While no complex phenomenon has a single cause, one overlooked factor here is the parallel societies we’ve come to expect colleges and universities to create. These institutions now offer a suite of duplicative services that are either more properly the domain of the state or are activities once entrusted to students and faculty themselves. Driven by what Ryan Boyd calls “a growing technocratic-neoliberal emphasis on data, measurement, and surveillance,” college is ever more expensive because we expect ever more of it.
The services I have in mind aren’t the things people most strongly associate with college — classes and the professors who teach them. Indeed, the percentage of courses taught by full-time, tenure-track faculty members has been on the decline for decades, with many classes taught by graduate students, non-tenure track full-timers on short contracts, or part-time faculty working for poverty wages with no benefits or job security. That shift saves schools money, but tuition hasn’t fallen accordingly. The rising cost of higher education still consistently outstrips inflation.
Conservatives blame the explosion of loans, which create a kind of moral hazard known as the Bennett Hypothesis. As former Secretary of Education William Bennett argued, “The more you subsidize something, the more you get of it.” In other words, colleges responded to expansions in federal aid by raising tuition and spending it on new programs, real estate, and services.

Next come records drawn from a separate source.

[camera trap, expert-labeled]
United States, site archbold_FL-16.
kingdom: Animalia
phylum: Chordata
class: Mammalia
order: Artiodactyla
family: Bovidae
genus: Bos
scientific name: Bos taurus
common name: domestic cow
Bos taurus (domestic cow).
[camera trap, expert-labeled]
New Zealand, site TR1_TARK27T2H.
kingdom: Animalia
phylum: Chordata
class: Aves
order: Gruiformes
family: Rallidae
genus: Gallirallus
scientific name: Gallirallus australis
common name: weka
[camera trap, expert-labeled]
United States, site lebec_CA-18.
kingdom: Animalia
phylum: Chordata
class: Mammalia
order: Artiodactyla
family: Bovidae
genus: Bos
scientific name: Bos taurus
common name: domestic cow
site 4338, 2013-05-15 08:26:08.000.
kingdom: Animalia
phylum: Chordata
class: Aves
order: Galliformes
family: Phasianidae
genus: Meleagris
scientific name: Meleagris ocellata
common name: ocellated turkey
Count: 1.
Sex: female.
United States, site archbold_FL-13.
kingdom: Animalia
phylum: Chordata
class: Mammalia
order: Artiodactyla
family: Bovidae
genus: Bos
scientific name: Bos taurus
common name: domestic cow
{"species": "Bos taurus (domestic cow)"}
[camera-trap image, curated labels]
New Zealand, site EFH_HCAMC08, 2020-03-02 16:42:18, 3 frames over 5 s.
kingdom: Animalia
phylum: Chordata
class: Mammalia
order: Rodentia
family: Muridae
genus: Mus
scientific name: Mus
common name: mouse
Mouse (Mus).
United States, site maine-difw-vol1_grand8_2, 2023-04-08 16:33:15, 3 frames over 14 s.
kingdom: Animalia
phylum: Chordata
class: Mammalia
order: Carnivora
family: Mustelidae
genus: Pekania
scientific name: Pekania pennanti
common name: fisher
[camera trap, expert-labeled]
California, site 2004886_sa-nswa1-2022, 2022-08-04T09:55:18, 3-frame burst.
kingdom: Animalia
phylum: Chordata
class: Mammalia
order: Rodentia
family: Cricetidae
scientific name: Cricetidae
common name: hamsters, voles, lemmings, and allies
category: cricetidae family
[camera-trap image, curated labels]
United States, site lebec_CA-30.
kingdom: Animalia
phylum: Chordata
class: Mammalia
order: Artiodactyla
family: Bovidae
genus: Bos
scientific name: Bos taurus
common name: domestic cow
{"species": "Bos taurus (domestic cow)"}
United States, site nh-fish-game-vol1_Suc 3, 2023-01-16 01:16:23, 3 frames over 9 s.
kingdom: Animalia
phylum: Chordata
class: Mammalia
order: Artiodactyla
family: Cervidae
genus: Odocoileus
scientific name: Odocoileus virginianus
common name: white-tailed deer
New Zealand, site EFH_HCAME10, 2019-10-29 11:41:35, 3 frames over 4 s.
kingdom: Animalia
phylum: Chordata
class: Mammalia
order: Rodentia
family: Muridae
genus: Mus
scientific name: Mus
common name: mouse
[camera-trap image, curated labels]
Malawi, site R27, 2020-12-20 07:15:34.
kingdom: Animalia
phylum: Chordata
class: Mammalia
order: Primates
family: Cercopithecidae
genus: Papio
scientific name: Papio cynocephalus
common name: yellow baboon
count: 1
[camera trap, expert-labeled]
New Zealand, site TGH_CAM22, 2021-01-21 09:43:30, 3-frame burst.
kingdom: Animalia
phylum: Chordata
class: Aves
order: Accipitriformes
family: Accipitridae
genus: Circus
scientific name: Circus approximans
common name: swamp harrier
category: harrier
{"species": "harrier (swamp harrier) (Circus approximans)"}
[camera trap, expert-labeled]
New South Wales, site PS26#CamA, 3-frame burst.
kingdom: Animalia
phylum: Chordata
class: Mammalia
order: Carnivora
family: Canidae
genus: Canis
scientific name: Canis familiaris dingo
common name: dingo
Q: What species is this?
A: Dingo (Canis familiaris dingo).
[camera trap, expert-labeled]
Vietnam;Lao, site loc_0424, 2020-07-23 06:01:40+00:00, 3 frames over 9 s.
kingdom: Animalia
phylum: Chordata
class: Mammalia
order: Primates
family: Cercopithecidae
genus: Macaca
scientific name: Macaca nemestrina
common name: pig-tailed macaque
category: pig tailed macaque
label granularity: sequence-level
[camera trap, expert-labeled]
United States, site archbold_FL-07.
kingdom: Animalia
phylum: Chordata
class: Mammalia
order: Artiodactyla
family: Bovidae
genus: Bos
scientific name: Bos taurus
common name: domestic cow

That theory certainly has supporters who aren’t lifelong conservative activists like Bennett, but it fails to account for rising costs at state colleges and universities, which are less reliant on loans in the first place. There, liberals blame the retreat of state support for public education, which was once effectively free for in-state students. In some states, like Pennsylvania and Alabama, funding has fallen by more than 30 percent just since 2008. The Bennett Hypothesis also doesn’t really explain why so many schools are mired in seemingly endless financial crises despite ostensibly grifting off the federal government’s limitless largesse.